"The prudent captain got the best of it this time," I said to the mate.

"I'm not so sure of that, sir," said he; "if he's been waiting two days for the wind to blow we've gained enough distance on him to pay for a good deal more damage than we've got."

"But it's a lucky job we did not lose our masts," I said; "if there had been a flaw anywhere they would have gone. Things held on well. Didn't it give you any warning?"

"No, sir," said the mate. "That bank that was hanging there ahead, when you were on deck, was what did the mischief. It seemed to hold about so and didn't look very threatening, but in five minutes it spread right up over the sky. I made a start to get sail in before it struck her, but I wasn't in time."
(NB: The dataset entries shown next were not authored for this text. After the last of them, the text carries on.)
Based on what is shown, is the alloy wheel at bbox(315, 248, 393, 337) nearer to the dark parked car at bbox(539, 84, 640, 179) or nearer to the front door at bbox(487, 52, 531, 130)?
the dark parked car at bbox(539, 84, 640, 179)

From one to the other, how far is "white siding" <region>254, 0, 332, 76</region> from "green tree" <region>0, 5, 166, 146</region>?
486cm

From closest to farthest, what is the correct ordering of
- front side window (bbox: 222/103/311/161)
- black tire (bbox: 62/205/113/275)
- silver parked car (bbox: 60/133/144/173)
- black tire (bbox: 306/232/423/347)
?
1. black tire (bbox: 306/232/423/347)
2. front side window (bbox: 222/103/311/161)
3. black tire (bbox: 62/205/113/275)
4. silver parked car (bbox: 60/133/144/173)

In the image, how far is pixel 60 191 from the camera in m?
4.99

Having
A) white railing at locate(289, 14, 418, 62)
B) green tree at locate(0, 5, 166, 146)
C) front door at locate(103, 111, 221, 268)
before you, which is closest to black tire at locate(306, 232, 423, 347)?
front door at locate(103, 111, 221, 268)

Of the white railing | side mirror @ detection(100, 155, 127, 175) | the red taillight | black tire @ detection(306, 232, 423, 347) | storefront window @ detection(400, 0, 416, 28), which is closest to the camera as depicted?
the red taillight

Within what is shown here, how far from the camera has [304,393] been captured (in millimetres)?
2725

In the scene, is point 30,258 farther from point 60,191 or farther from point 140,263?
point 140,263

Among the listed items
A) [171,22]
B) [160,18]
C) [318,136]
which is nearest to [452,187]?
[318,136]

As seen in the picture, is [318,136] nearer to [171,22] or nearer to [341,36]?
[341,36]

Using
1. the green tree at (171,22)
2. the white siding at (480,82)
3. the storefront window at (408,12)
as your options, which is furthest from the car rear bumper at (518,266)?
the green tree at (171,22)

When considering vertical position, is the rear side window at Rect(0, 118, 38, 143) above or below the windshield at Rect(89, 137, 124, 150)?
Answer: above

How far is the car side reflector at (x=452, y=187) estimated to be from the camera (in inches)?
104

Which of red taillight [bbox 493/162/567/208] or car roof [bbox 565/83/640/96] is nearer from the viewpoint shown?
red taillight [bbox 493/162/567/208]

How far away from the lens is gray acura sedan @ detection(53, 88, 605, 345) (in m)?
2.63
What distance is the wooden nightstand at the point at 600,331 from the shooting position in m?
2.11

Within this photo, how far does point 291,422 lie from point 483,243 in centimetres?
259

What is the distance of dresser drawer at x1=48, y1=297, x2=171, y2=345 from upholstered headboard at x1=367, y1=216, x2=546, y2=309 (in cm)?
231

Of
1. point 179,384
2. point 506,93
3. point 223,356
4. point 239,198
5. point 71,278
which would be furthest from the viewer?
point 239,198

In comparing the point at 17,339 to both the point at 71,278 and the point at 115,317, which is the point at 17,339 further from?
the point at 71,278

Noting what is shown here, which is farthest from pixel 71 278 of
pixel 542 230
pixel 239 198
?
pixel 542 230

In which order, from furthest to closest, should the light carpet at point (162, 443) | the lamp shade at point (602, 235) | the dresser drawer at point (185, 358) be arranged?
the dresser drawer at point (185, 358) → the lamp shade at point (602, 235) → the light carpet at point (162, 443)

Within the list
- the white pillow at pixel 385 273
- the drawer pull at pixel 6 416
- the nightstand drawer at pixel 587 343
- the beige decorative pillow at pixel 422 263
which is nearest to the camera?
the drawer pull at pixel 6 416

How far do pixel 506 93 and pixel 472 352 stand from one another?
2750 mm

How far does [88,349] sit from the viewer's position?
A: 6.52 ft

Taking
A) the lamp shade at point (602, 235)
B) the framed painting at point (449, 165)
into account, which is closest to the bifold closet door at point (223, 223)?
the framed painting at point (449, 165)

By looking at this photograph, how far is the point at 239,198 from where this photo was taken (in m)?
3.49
The gale blew very hard through the night and continued for seven days, but it moderated at times so that we set the whole topsails for a few hours. Four different times we were obliged to heave to under the close-reefed main-topsail and once it was "goose-winged." This time it blew a fearful gale. There was a black overcast sky, hanging so low down that it seemed not far above the mast heads, and driving across with great rapidity. Hard hail-squalls now and then passed over, and every face had to be shielded from the stinging violence of the hailstones. The sea was tremendous. At times there would be but one wave in sight, that, the whole ocean, and towering high up above the rail almost even with the tops it would come rolling on seeming to bear inevitable destruction; but as it approached, the good bark would gradually mount up its side, and then be whirled up and lifted over its summit like a little toy. As the waves broke, the wind lifted the whole crest into its arms and bore it onward mingling sea and air, driving the spray in horizontal lines high aloft across the ship. At about two o'clock in the afternoon a sea broke alongside and a good portion of its top came tumbling in over the weather rail. Nothing could resist its force. In went the galley and forecastle doors, the water-cask lashings gave way, the pig-pen on the main hatch was smashed all to pieces, the spare main-yard broke adrift, and the sea, having spent its force, found a passage for itself through the lee ports.

Fishing off the Cape.

After this gale a calm prevailed for a few hours and we heeded Horsburgh's praise of the fishing on the Banks of Agulhas, by trying our fortune with the line. The only result, however, was the accompanying sketch of the performance.

By these gales we lost eight days on our passage and only gained one hundred miles in nine days, an inspection of our track for ten days will show how hard it is sometimes for sailing vessels to make quick passages.